**Alıştırma a:**
Aşağıdaki metnin ardından gelen kayıtların tamamının satır satır, birebir kopyasını çıkarın. Resimleri cevaba almayın.

**Seçilen metin:**
Türkiye'nin Kürt Sorunu Algısı
Bu hafta tanıtacağımız ilk eser, yine İnternet üzerinden ücretsiz olarak indirilebilecek bir çalışma: "Türkiye'nin Kürt Sorunu Algısı".
Siyaset, Ekonomi ve Toplum Araştırmaları Vakfı tarafından yayınlanan kitap, Türkiye'deki "Kürt sorunu algısı" üzerine yapılan önemli bir araştırmanın raporunu sunuyor.
Alanında uzman akademisyenlerin katkıda bulunduğu kolektif bir çalışmanın ürün olan kitabın bölüm başlıkları şöyle:
- Araştırma Yöntemi
- Sorunlar ve Ortak Zemin
- Kürt Sorunu Nasıl Çözülür?
- Açılım ve Siyasi Partiler
- Korkular ve Kaygılar
- Toplumun Kürt Algısı
- Uzak mıyız, Yakın mı?
Kitapta, "Araştırmanın Evreni ve Örneklemi" başlıklı bir ek bölüm ile, çalışmanın özetinin verildiği bir bölüm de yer alıyor. Sadece bu özet bölümü okumak bile, konuyla ilgili farklı bir bakış açısına kavuşmak için yeterli olabilir.
601 köy ve mahallede, 2.497 noktada, 10.577 kişiyle yapılan araştırma, tam yapılandırılmış bir anket formu kullanılarak gerçekleştirilmiş. Anket formundaki sorular arasında, ""size göre, bugün Türkiye'nin en önemli sorunu nedir?", "sizce, Kürt sorunun en önemli kaynağı nedir?", "Türkiye Cumhuriyeti vatandaşı olmak sizin için ne kadar önemlidir?", "size göre, Türkiye'deki Kürt sorununun çözümünde aşağıdakilerden hangisi en etkili olur?" gibi, cevapları ilgi çekebilecek sorular yer alıyor.

**Sağlanan veriler:**

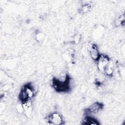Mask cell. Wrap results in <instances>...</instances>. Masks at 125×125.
I'll list each match as a JSON object with an SVG mask.
<instances>
[{"label":"cell","instance_id":"6da1fadb","mask_svg":"<svg viewBox=\"0 0 125 125\" xmlns=\"http://www.w3.org/2000/svg\"><path fill=\"white\" fill-rule=\"evenodd\" d=\"M70 78L68 75H65L63 78H54L52 84L55 90L58 92H67L70 89Z\"/></svg>","mask_w":125,"mask_h":125},{"label":"cell","instance_id":"7a4b0ae2","mask_svg":"<svg viewBox=\"0 0 125 125\" xmlns=\"http://www.w3.org/2000/svg\"><path fill=\"white\" fill-rule=\"evenodd\" d=\"M35 95L34 89L30 84H26L21 88L20 94L19 99L22 104L29 101Z\"/></svg>","mask_w":125,"mask_h":125},{"label":"cell","instance_id":"3957f363","mask_svg":"<svg viewBox=\"0 0 125 125\" xmlns=\"http://www.w3.org/2000/svg\"><path fill=\"white\" fill-rule=\"evenodd\" d=\"M103 104L100 102H95L91 104L89 107L84 110V113L86 115L96 114L103 107Z\"/></svg>","mask_w":125,"mask_h":125},{"label":"cell","instance_id":"277c9868","mask_svg":"<svg viewBox=\"0 0 125 125\" xmlns=\"http://www.w3.org/2000/svg\"><path fill=\"white\" fill-rule=\"evenodd\" d=\"M47 120L48 124L55 125H61L63 122L61 115L57 112H53L48 115L47 117Z\"/></svg>","mask_w":125,"mask_h":125},{"label":"cell","instance_id":"5b68a950","mask_svg":"<svg viewBox=\"0 0 125 125\" xmlns=\"http://www.w3.org/2000/svg\"><path fill=\"white\" fill-rule=\"evenodd\" d=\"M97 62V66L99 70L104 72L110 62V59L105 55L101 54Z\"/></svg>","mask_w":125,"mask_h":125},{"label":"cell","instance_id":"8992f818","mask_svg":"<svg viewBox=\"0 0 125 125\" xmlns=\"http://www.w3.org/2000/svg\"><path fill=\"white\" fill-rule=\"evenodd\" d=\"M89 52L92 59L95 61H97L101 54H100L98 50V48L96 44H93L91 46Z\"/></svg>","mask_w":125,"mask_h":125},{"label":"cell","instance_id":"52a82bcc","mask_svg":"<svg viewBox=\"0 0 125 125\" xmlns=\"http://www.w3.org/2000/svg\"><path fill=\"white\" fill-rule=\"evenodd\" d=\"M82 124L83 125H99V123L98 122V120L93 118L89 115H86V116L84 118Z\"/></svg>","mask_w":125,"mask_h":125},{"label":"cell","instance_id":"ba28073f","mask_svg":"<svg viewBox=\"0 0 125 125\" xmlns=\"http://www.w3.org/2000/svg\"><path fill=\"white\" fill-rule=\"evenodd\" d=\"M91 8H92L91 4L89 3H84L82 5L81 8H80L79 11L82 14H84L90 11Z\"/></svg>","mask_w":125,"mask_h":125}]
</instances>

**Alıştırma b:**
Yukarıdaki Kürt sorunu algısı metninden "601 köy ve mahallede, 2.497" ile "sorular yer alıyor." arasındaki kısmı, bu ifadeler de dahil olmak üzere, hiç değiştirmeden yazın.

**Doğru cevap a:**
Mask cell. Wrap results in <instances>...</instances>. Masks at 125×125.
I'll list each match as a JSON object with an SVG mask.
<instances>
[{"label":"cell","instance_id":"6da1fadb","mask_svg":"<svg viewBox=\"0 0 125 125\" xmlns=\"http://www.w3.org/2000/svg\"><path fill=\"white\" fill-rule=\"evenodd\" d=\"M70 78L68 75H65L63 78H54L52 84L55 90L58 92H67L70 89Z\"/></svg>","mask_w":125,"mask_h":125},{"label":"cell","instance_id":"7a4b0ae2","mask_svg":"<svg viewBox=\"0 0 125 125\" xmlns=\"http://www.w3.org/2000/svg\"><path fill=\"white\" fill-rule=\"evenodd\" d=\"M35 95L34 89L30 84H26L21 88L20 94L19 99L22 104L29 101Z\"/></svg>","mask_w":125,"mask_h":125},{"label":"cell","instance_id":"3957f363","mask_svg":"<svg viewBox=\"0 0 125 125\" xmlns=\"http://www.w3.org/2000/svg\"><path fill=\"white\" fill-rule=\"evenodd\" d=\"M103 104L100 102H95L91 104L89 107L84 110V113L86 115L96 114L103 107Z\"/></svg>","mask_w":125,"mask_h":125},{"label":"cell","instance_id":"277c9868","mask_svg":"<svg viewBox=\"0 0 125 125\" xmlns=\"http://www.w3.org/2000/svg\"><path fill=\"white\" fill-rule=\"evenodd\" d=\"M47 120L48 124L55 125H61L63 122L61 115L57 112H53L48 115L47 117Z\"/></svg>","mask_w":125,"mask_h":125},{"label":"cell","instance_id":"5b68a950","mask_svg":"<svg viewBox=\"0 0 125 125\" xmlns=\"http://www.w3.org/2000/svg\"><path fill=\"white\" fill-rule=\"evenodd\" d=\"M97 62V66L99 70L104 72L110 62V59L105 55L101 54Z\"/></svg>","mask_w":125,"mask_h":125},{"label":"cell","instance_id":"8992f818","mask_svg":"<svg viewBox=\"0 0 125 125\" xmlns=\"http://www.w3.org/2000/svg\"><path fill=\"white\" fill-rule=\"evenodd\" d=\"M89 52L92 59L95 61H97L101 54H100L98 50V48L96 44H93L91 46Z\"/></svg>","mask_w":125,"mask_h":125},{"label":"cell","instance_id":"52a82bcc","mask_svg":"<svg viewBox=\"0 0 125 125\" xmlns=\"http://www.w3.org/2000/svg\"><path fill=\"white\" fill-rule=\"evenodd\" d=\"M82 124L83 125H99V123L98 122V120L93 118L89 115H86V116L84 118Z\"/></svg>","mask_w":125,"mask_h":125},{"label":"cell","instance_id":"ba28073f","mask_svg":"<svg viewBox=\"0 0 125 125\" xmlns=\"http://www.w3.org/2000/svg\"><path fill=\"white\" fill-rule=\"evenodd\" d=\"M91 8H92L91 4L89 3H84L82 5L81 8H80L79 11L82 14H84L90 11Z\"/></svg>","mask_w":125,"mask_h":125}]
</instances>

**Doğru cevap b:**
601 köy ve mahallede, 2.497 noktada, 10.577 kişiyle yapılan araştırma, tam yapılandırılmış bir anket formu kullanılarak gerçekleştirilmiş. Anket formundaki sorular arasında, ""size göre, bugün Türkiye'nin en önemli sorunu nedir?", "sizce, Kürt sorunun en önemli kaynağı nedir?", "Türkiye Cumhuriyeti vatandaşı olmak sizin için ne kadar önemlidir?", "size göre, Türkiye'deki Kürt sorununun çözümünde aşağıdakilerden hangisi en etkili olur?" gibi, cevapları ilgi çekebilecek sorular yer alıyor.